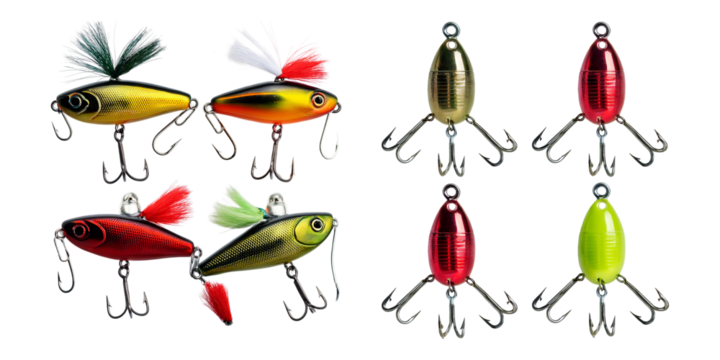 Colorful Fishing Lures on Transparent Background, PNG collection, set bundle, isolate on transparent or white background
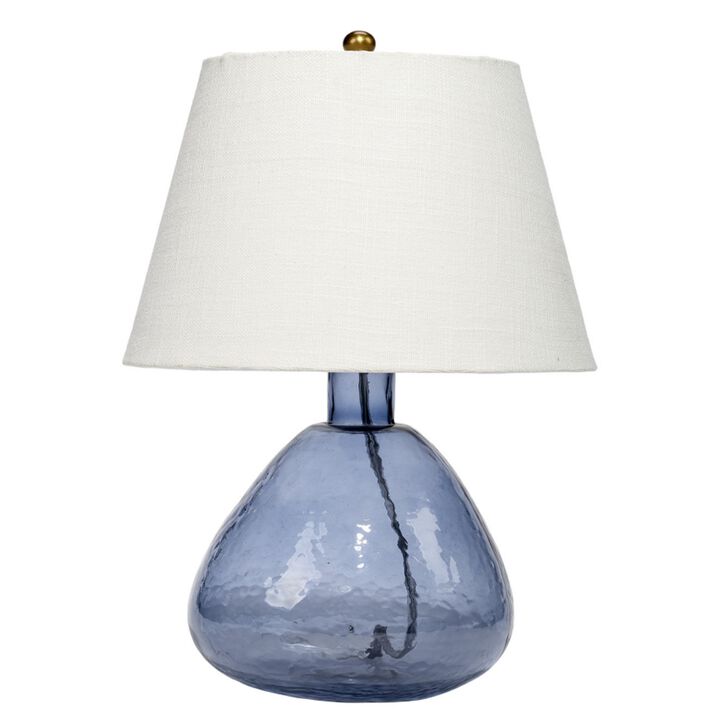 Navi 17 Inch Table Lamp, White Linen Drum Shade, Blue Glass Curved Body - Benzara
==
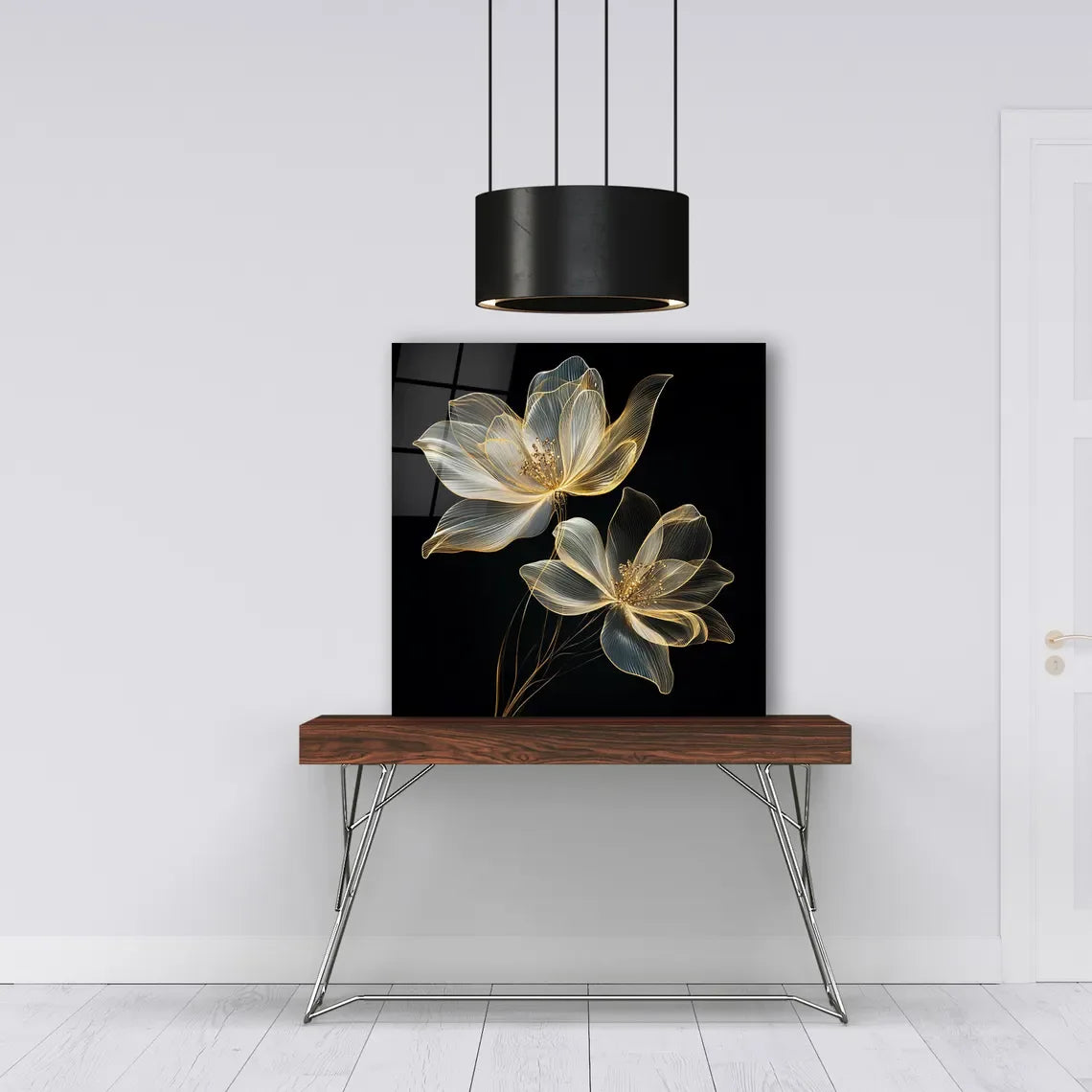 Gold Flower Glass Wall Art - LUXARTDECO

> _Work task_:
What are the lines above from the one with "Colorful Fishing Lures" to the one with "Navi 17 Inch", both included? Reproduce them exactly, without pictures.

> _Expected answer_:
 Colorful Fishing Lures on Transparent Background, PNG collection, set bundle, isolate on transparent or white background
 Navi 17 Inch Table Lamp, White Linen Drum Shade, Blue Glass Curved Body - Benzara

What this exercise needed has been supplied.